What to do:
1 > Return the stretch of the blog post from "This is, let" through "his well-being spiritually.", copied word for word.
2 > For each statement below, say whether it agrees with the blog post. Answer yes or no, and quote the words of the post that decide it.
(a) The writer left Poolesville at about 2:15 PM.
(b) The hospital was about two hours away.
(c) The man in the hospital fit in well at the writer's old church.

Monday, November 14, 2011

Descending Into Hell

After two great worship services, a meeting or two, and some prep-work for this week's session meeting, I  clocked out of Poolesville at about 2:15 PM yesterday.  My pastorly duties were done for the day, but I wasn't finished being a Christian.

I donned my riding gear, threw a leg over the 'Strom, and hopped on the One-Oh-Seven heading back towards Dee See.  My destination was about 45 minutes away, at a local hospital, where one of the members of my former congregation has been for the last month.  

This is, let me note, not my job anymore.  I know this.  I do.  But that isn't really what matters, not ultimately.

He never really quite fit in at my old church.  He was an older man, big and vigorous and musical, but could be completely oblivious to others.  He also had an unfortunate semi-adolescent forwardness around women, one that required me, with others, to sit on him a little bit.  But my talks with him, which were frank and direct, both yielded a cessation in behavior and a knowledge on his part that I was looking out for his well-being spiritually.

Dataset content:
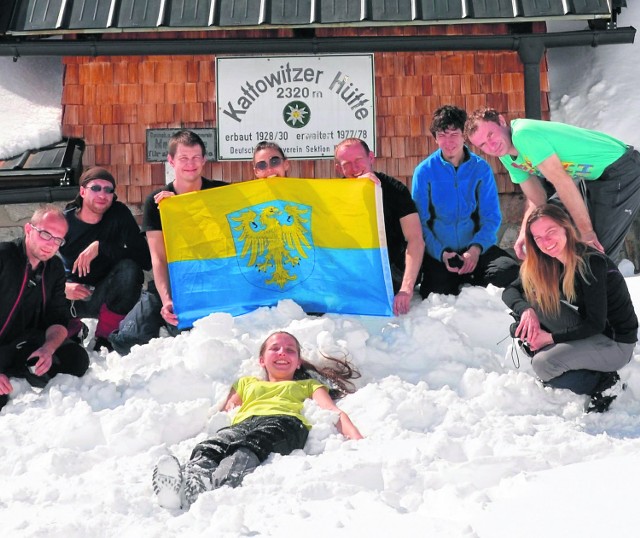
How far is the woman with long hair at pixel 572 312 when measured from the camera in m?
4.79

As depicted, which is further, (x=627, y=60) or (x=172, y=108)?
(x=627, y=60)

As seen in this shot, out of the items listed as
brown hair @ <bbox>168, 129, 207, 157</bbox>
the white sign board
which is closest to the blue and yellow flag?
brown hair @ <bbox>168, 129, 207, 157</bbox>

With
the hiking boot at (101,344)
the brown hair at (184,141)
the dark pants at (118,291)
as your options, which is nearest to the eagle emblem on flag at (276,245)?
the brown hair at (184,141)

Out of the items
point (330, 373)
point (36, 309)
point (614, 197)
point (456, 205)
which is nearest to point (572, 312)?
point (614, 197)

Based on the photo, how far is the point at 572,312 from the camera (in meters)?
4.94

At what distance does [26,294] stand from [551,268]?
9.34 ft

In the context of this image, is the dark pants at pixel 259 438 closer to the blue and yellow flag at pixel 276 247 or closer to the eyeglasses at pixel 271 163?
the blue and yellow flag at pixel 276 247

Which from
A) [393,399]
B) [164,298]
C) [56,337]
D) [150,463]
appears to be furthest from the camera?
[164,298]

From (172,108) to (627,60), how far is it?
5016 millimetres

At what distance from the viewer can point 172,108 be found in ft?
31.1

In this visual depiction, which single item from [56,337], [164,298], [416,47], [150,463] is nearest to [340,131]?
[416,47]

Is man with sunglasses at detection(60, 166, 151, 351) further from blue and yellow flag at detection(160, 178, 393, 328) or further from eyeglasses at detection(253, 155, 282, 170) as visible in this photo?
eyeglasses at detection(253, 155, 282, 170)

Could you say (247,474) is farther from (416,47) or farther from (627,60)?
(627,60)

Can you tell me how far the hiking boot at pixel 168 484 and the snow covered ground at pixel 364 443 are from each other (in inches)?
2.0
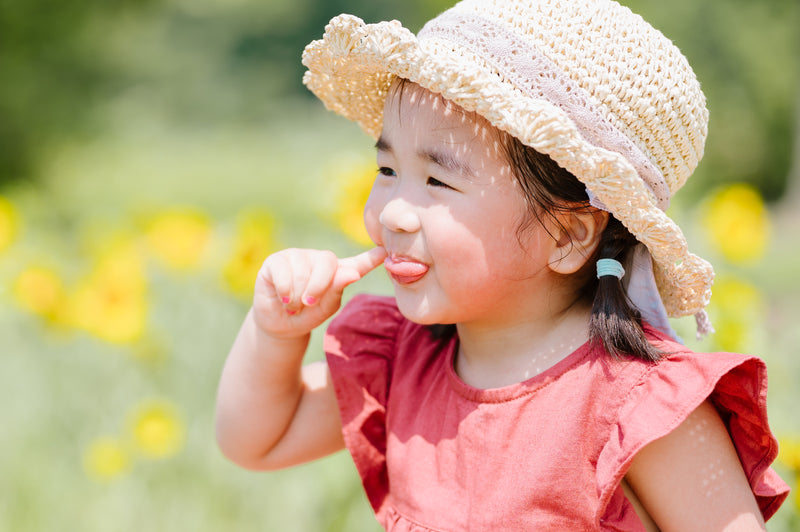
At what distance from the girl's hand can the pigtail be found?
358 millimetres

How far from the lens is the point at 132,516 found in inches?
105

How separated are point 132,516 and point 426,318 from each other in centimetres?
169

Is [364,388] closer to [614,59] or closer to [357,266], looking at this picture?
[357,266]

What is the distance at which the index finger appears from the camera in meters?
1.47

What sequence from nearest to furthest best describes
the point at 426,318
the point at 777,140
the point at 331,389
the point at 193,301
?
the point at 426,318 → the point at 331,389 → the point at 193,301 → the point at 777,140

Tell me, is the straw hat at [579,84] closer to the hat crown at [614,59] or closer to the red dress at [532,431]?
the hat crown at [614,59]

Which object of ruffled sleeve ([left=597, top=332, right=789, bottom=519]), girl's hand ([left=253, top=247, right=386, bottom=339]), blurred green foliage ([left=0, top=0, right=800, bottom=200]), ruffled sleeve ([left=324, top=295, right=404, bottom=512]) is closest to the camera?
ruffled sleeve ([left=597, top=332, right=789, bottom=519])

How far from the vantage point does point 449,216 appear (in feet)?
4.32

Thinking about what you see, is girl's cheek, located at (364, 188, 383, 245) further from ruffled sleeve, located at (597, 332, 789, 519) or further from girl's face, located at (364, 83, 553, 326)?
ruffled sleeve, located at (597, 332, 789, 519)

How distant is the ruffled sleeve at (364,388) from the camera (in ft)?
5.24

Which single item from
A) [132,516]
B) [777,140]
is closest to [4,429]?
[132,516]

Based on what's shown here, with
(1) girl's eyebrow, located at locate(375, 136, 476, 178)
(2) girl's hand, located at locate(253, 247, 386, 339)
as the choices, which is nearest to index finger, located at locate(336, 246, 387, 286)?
(2) girl's hand, located at locate(253, 247, 386, 339)

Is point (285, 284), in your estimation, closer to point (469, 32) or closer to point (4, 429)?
point (469, 32)

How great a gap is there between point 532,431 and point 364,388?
0.38 m
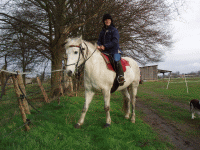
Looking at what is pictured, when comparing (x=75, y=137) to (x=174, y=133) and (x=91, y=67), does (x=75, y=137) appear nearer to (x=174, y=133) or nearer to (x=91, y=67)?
(x=91, y=67)

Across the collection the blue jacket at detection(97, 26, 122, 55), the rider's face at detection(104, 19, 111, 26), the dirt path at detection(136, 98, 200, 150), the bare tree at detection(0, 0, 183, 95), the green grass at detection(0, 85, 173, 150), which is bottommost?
the dirt path at detection(136, 98, 200, 150)

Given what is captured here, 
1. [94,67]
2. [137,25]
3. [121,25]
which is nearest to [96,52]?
[94,67]

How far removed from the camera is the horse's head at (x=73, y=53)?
271 centimetres

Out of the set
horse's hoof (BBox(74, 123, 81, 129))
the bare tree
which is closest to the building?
the bare tree

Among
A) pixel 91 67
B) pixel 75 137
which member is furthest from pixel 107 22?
pixel 75 137

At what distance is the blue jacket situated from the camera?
3.54m

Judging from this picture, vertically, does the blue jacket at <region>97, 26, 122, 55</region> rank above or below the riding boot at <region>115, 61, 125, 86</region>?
above

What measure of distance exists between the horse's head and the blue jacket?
0.85 m

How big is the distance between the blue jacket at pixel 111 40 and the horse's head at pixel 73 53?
85 cm

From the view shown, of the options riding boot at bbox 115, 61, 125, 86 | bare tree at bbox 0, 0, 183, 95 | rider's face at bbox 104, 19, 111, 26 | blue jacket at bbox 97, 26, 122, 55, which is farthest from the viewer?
bare tree at bbox 0, 0, 183, 95

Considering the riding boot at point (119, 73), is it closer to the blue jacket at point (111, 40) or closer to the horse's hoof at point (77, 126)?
the blue jacket at point (111, 40)

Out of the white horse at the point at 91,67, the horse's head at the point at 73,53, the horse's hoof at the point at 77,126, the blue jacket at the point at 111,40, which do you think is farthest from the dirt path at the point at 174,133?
the horse's head at the point at 73,53

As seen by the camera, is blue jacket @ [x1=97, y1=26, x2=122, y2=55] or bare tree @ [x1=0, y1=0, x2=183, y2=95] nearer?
blue jacket @ [x1=97, y1=26, x2=122, y2=55]

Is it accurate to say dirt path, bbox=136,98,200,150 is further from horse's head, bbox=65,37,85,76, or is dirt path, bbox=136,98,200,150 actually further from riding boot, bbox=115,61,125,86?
horse's head, bbox=65,37,85,76
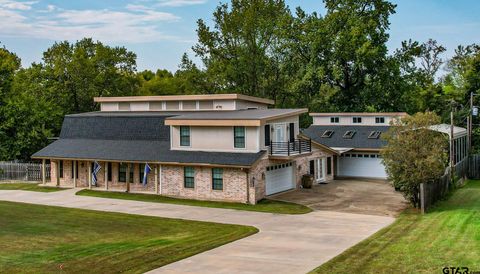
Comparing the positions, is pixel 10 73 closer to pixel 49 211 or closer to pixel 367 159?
pixel 49 211

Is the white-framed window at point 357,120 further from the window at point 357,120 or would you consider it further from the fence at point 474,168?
the fence at point 474,168

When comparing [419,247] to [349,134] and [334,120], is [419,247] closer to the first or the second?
[349,134]

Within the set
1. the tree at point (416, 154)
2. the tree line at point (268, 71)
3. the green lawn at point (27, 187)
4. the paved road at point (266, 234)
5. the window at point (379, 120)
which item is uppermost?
the tree line at point (268, 71)

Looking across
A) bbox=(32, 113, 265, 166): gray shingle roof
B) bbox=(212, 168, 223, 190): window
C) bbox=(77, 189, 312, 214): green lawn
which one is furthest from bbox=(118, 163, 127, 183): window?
bbox=(212, 168, 223, 190): window

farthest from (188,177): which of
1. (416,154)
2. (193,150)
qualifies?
(416,154)

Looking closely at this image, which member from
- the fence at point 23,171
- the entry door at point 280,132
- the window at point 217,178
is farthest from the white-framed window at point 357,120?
the fence at point 23,171

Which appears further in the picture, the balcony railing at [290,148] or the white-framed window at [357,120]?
the white-framed window at [357,120]
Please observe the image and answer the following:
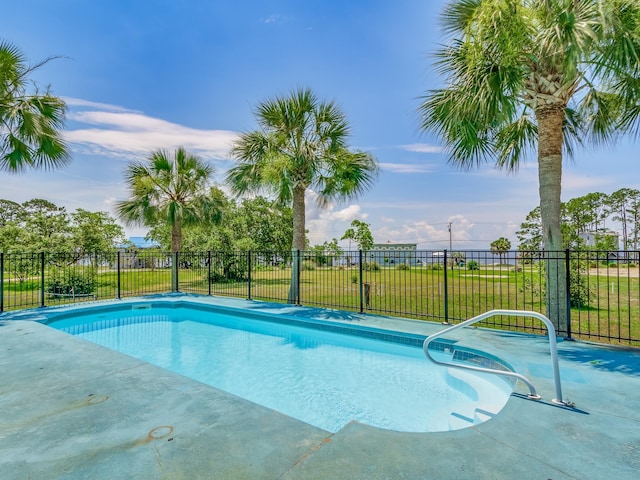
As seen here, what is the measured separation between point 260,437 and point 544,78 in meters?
6.68

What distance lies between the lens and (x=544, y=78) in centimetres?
555

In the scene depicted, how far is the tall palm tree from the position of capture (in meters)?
11.6

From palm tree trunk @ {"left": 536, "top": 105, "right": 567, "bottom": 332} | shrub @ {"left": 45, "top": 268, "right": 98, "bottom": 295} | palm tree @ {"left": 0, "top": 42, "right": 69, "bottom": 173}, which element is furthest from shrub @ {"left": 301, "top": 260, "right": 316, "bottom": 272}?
shrub @ {"left": 45, "top": 268, "right": 98, "bottom": 295}

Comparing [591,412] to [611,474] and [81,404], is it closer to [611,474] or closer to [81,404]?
[611,474]

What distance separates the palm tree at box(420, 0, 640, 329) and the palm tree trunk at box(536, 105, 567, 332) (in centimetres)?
1

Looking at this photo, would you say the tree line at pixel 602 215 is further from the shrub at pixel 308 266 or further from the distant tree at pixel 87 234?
the distant tree at pixel 87 234

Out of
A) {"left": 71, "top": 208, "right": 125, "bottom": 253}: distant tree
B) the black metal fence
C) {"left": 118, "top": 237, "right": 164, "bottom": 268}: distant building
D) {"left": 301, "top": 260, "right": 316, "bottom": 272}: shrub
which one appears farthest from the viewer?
{"left": 71, "top": 208, "right": 125, "bottom": 253}: distant tree

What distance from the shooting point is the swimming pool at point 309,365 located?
3.91 metres

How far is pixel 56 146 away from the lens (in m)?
7.61

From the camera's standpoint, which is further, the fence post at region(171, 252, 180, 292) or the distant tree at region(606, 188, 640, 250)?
the distant tree at region(606, 188, 640, 250)

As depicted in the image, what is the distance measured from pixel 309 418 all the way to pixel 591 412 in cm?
267

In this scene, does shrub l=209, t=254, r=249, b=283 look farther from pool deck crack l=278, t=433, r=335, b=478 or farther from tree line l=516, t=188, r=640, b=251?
tree line l=516, t=188, r=640, b=251

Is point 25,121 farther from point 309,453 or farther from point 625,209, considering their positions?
point 625,209

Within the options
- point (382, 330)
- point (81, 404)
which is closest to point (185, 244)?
point (382, 330)
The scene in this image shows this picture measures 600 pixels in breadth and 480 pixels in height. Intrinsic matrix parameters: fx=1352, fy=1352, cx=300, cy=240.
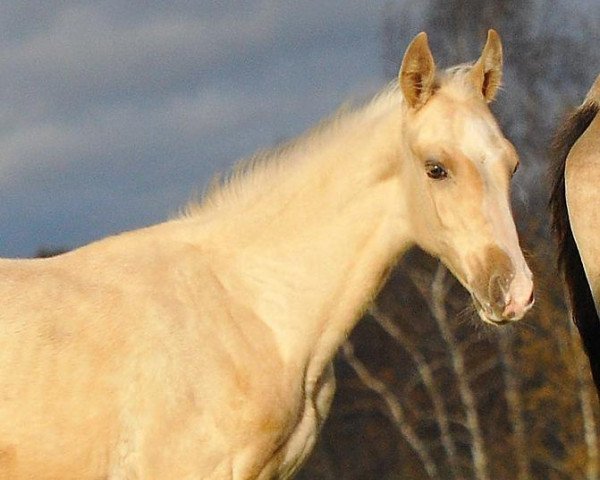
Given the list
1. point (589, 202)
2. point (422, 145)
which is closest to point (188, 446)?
point (422, 145)

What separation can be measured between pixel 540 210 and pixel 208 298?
54.7ft

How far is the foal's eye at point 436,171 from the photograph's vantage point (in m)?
5.89

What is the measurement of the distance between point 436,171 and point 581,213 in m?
0.86

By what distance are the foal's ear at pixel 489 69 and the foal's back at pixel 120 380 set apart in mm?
1574

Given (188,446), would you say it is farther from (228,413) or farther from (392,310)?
(392,310)

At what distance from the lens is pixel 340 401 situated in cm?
2841

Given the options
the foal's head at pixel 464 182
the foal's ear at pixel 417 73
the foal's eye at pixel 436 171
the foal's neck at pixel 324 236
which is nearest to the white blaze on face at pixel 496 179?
the foal's head at pixel 464 182

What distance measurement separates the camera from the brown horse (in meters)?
6.33

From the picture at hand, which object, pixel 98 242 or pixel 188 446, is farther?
pixel 98 242

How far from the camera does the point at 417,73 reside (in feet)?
19.8

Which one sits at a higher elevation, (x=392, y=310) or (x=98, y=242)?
(x=98, y=242)

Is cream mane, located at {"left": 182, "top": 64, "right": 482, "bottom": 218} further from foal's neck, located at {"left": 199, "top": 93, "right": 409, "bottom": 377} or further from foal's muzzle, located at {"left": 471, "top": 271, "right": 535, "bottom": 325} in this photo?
foal's muzzle, located at {"left": 471, "top": 271, "right": 535, "bottom": 325}

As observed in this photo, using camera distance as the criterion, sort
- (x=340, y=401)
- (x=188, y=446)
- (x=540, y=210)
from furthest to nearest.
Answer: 1. (x=340, y=401)
2. (x=540, y=210)
3. (x=188, y=446)

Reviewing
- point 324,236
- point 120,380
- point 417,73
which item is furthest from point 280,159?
point 120,380
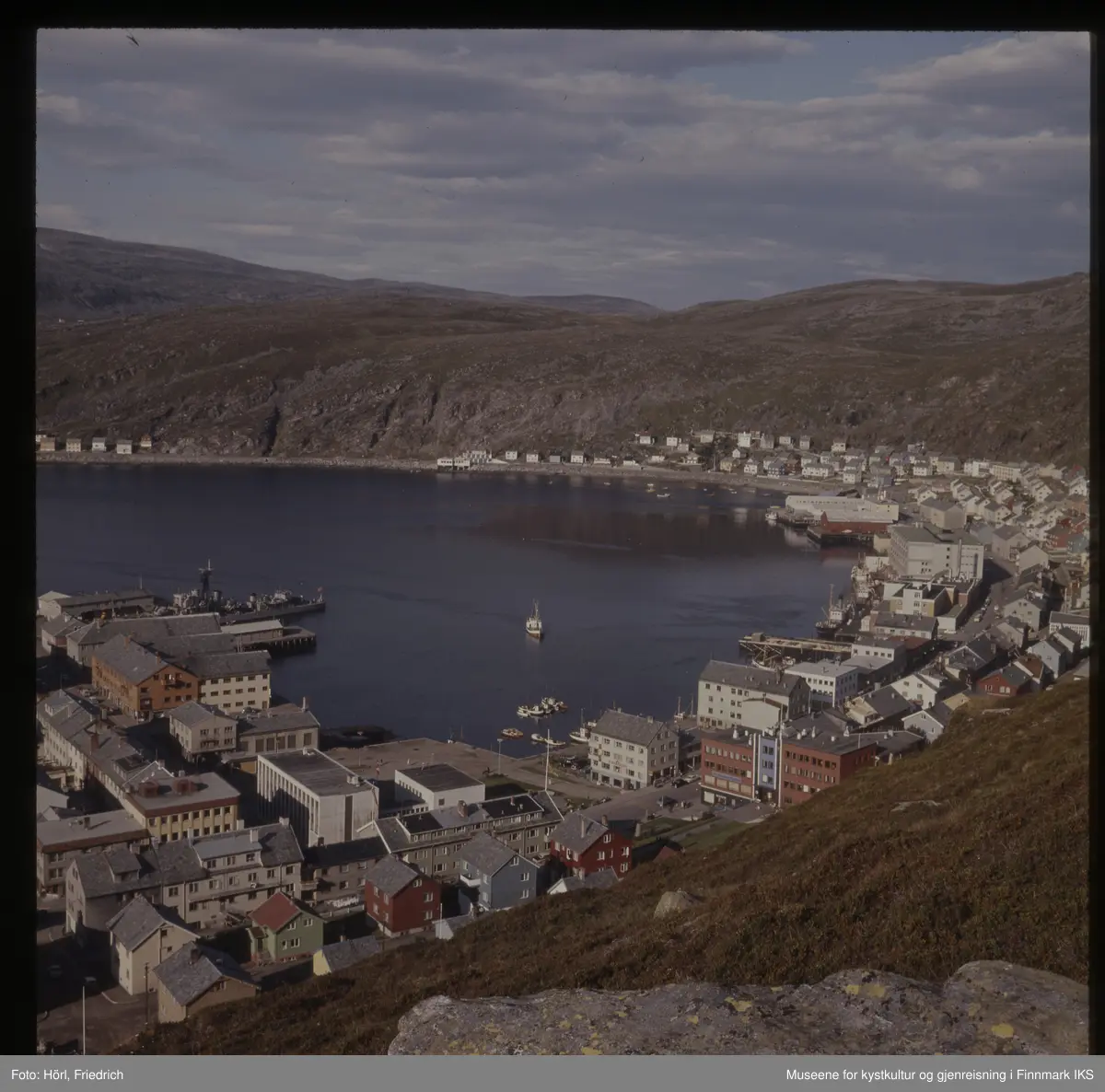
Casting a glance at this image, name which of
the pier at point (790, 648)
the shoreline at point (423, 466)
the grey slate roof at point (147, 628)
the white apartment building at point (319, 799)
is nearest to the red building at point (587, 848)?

Answers to the problems:
1 >
This is, let me note, not my job anymore.  I know this.  I do.  But that isn't really what matters, not ultimately.

He never really quite fit in at my old church.  He was an older man, big and vigorous and musical, but could be completely oblivious to others.  He also had an unfortunate semi-adolescent forwardness around women, one that required me, with others, to sit on him a little bit.  But my talks with him, which were frank and direct, both yielded a cessation in behavior and a knowledge on his part that I was looking out for his well-being spiritually.

2 >
(a) Yes: "clocked out of Poolesville at about 2:15 PM yesterday"
(b) No: "My destination was about 45 minutes away"
(c) No: "He never really quite fit in at my old church."